Below are records. Find each line in them that holds the word "States" and copy it.

☆ ☆ ☆ ☆ ☆

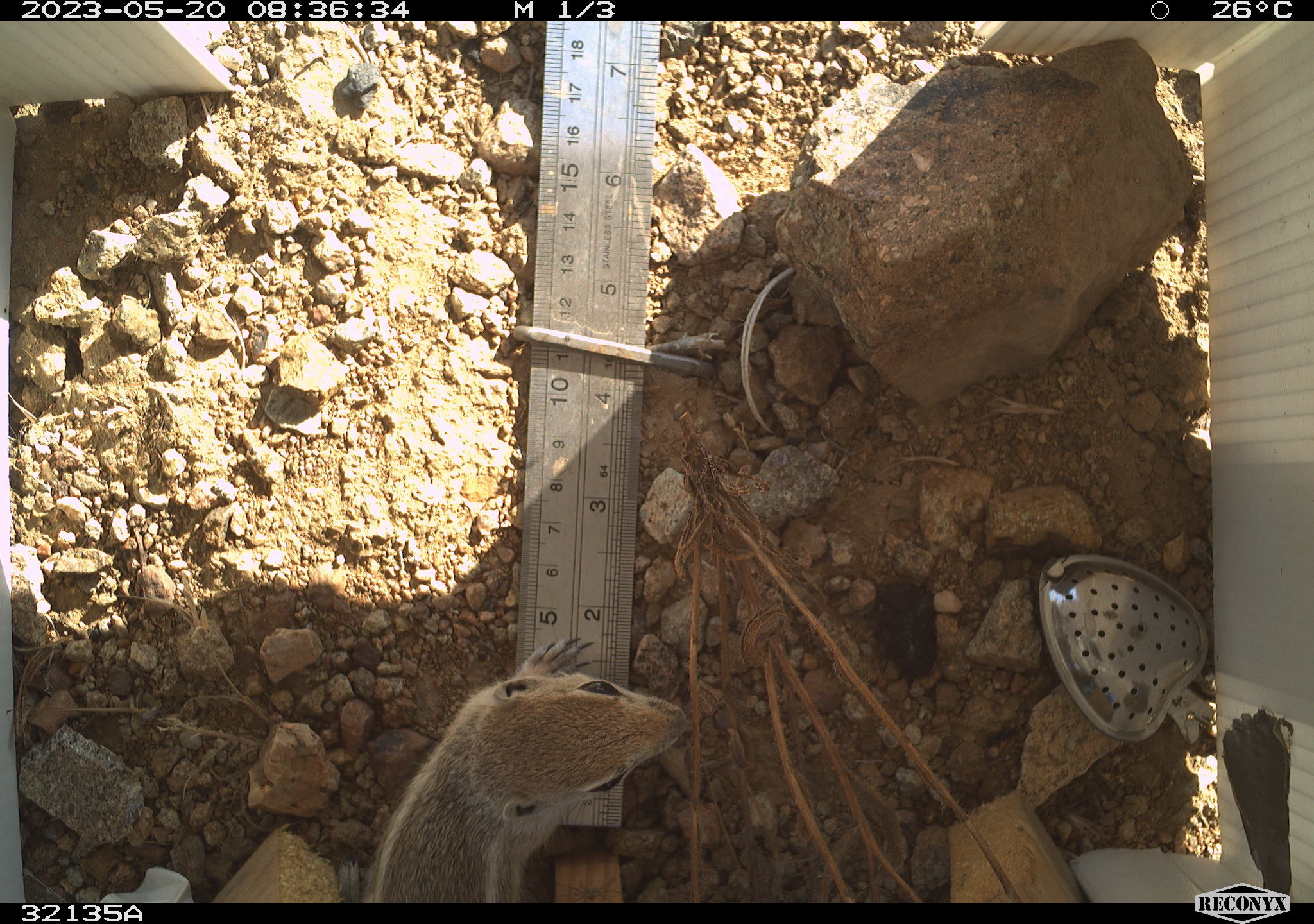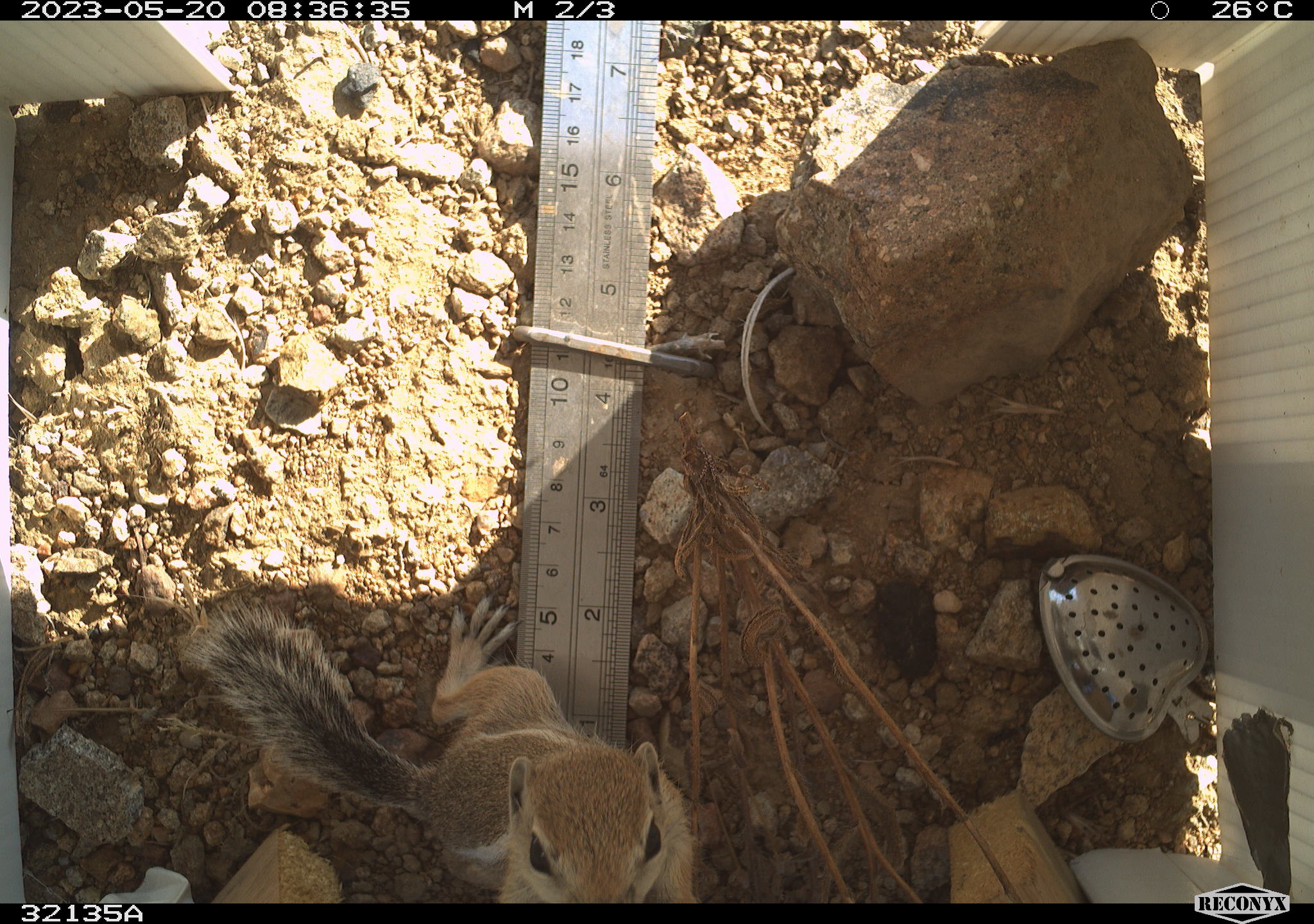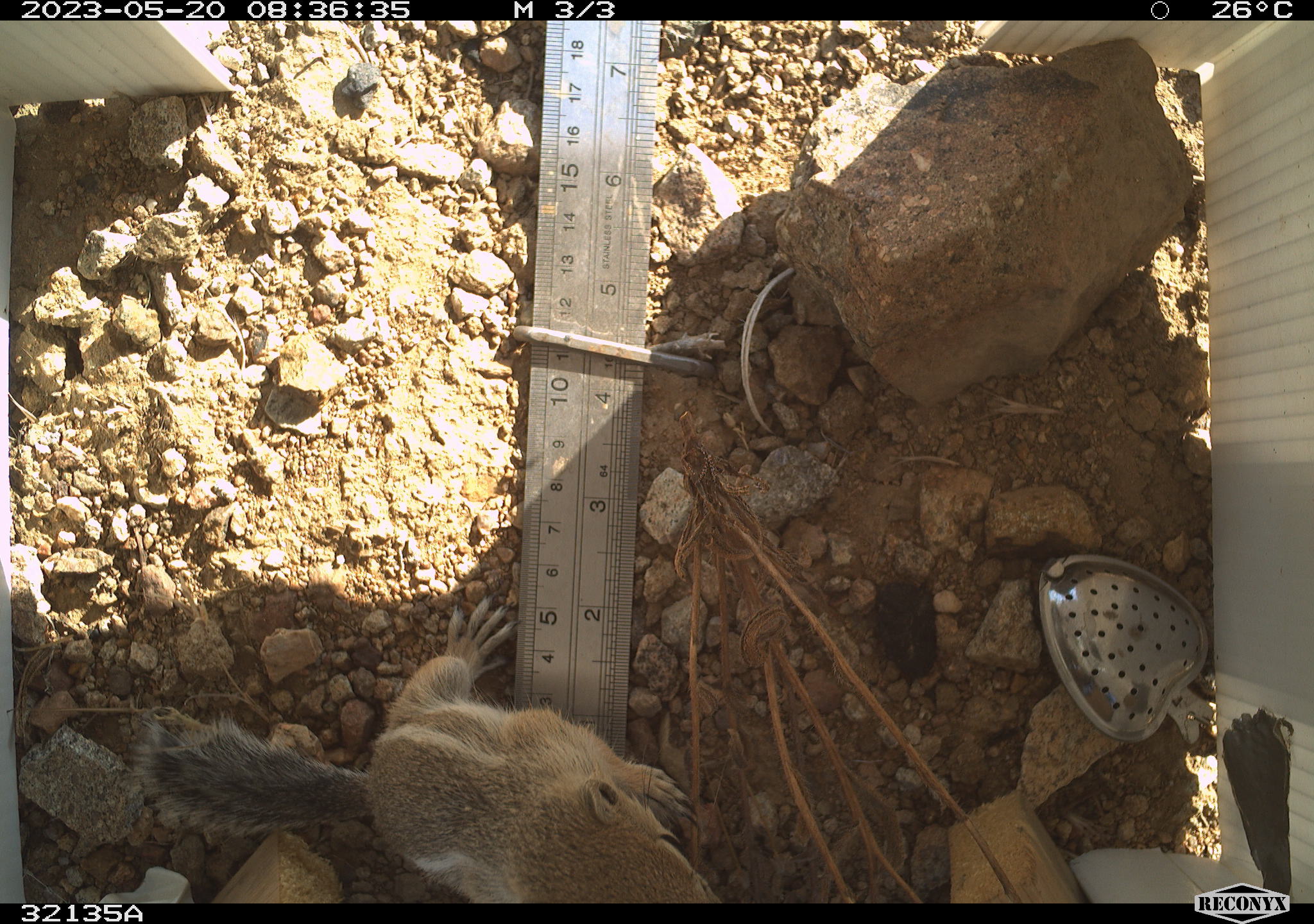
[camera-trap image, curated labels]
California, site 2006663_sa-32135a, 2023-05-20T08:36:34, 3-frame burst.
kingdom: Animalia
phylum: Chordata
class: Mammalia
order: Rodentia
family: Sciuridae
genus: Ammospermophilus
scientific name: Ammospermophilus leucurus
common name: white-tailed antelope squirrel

☆ ☆ ☆ ☆ ☆

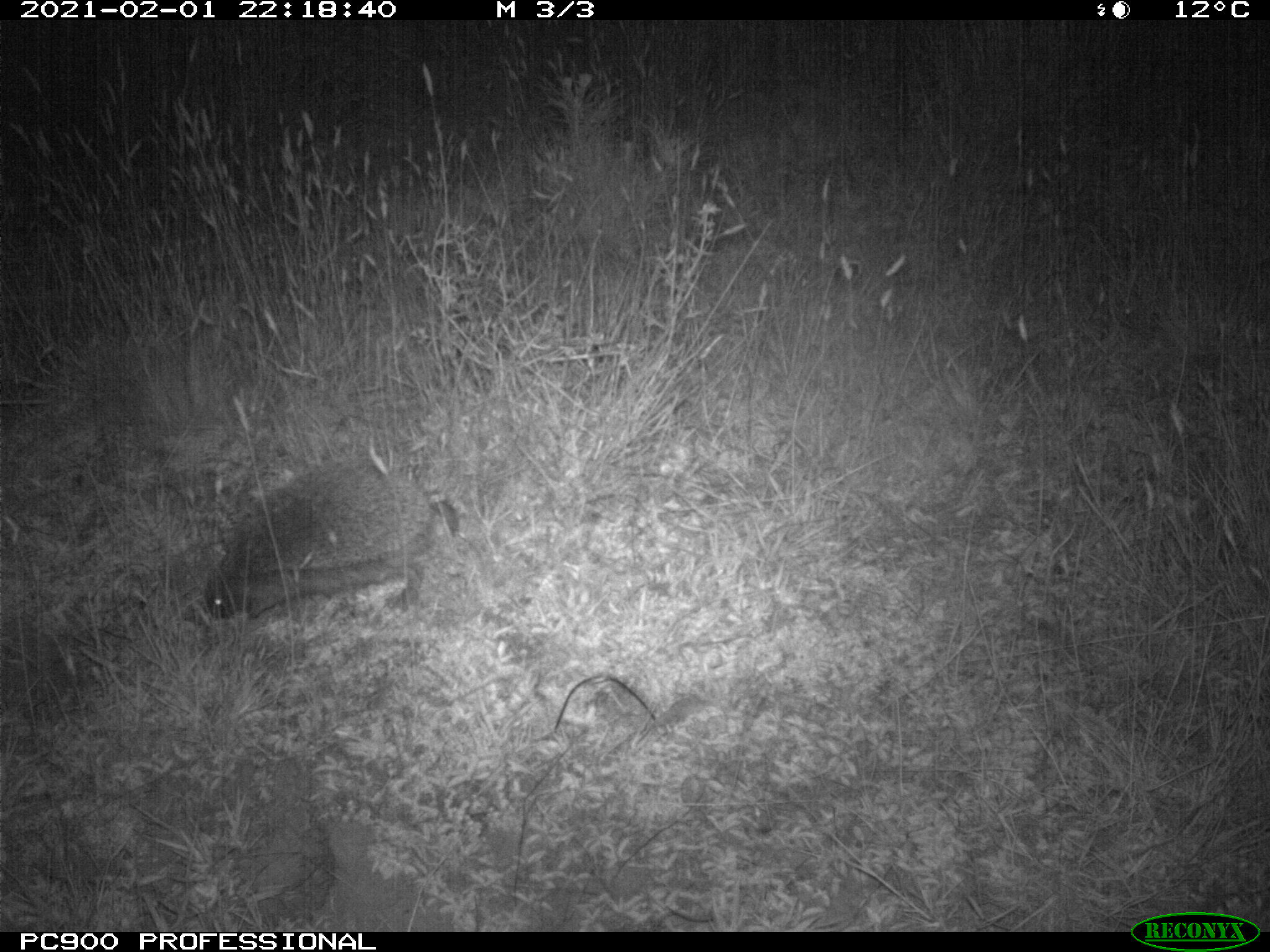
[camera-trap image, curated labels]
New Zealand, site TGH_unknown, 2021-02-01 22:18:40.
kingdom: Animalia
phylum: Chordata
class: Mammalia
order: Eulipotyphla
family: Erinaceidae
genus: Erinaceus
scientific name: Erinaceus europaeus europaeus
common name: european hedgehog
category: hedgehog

☆ ☆ ☆ ☆ ☆

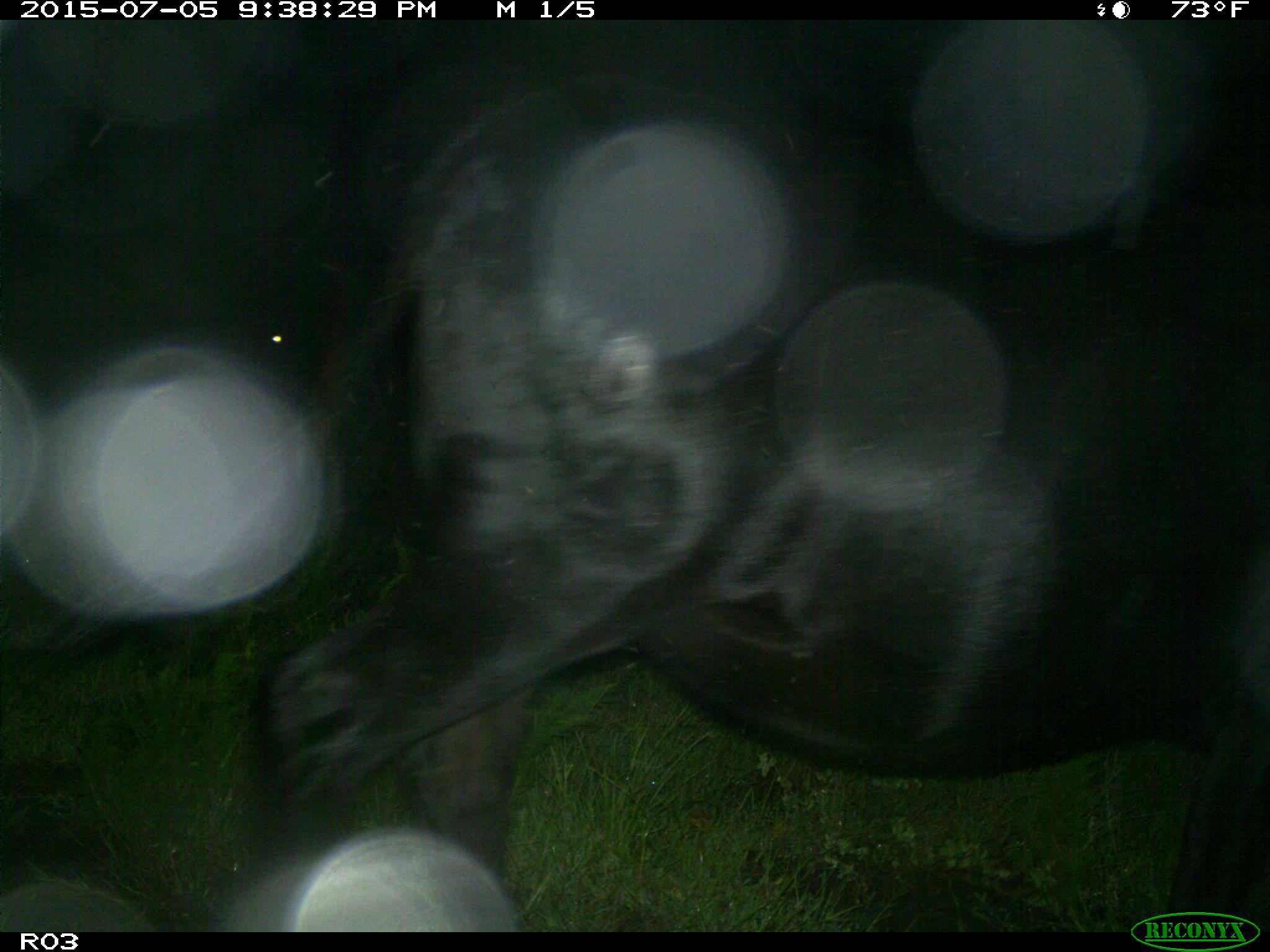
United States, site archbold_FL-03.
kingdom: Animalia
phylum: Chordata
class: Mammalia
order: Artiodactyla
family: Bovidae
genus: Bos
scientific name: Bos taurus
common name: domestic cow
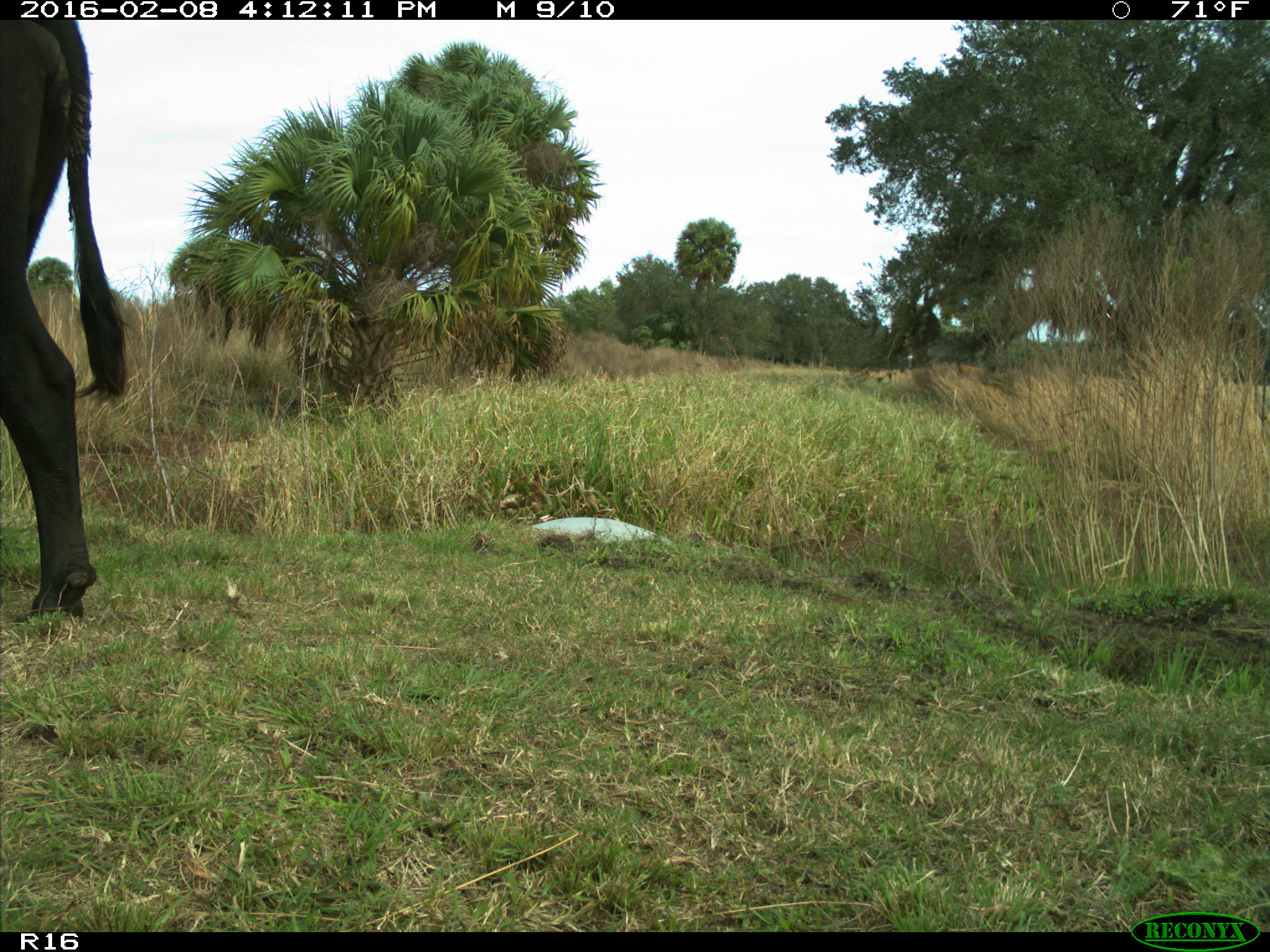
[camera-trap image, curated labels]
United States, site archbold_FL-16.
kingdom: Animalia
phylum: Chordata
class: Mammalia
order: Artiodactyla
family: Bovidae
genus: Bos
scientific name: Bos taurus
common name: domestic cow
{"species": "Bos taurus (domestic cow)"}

☆ ☆ ☆ ☆ ☆

**WRITTEN ANSWER:**
United States, site archbold_FL-03.
United States, site archbold_FL-16.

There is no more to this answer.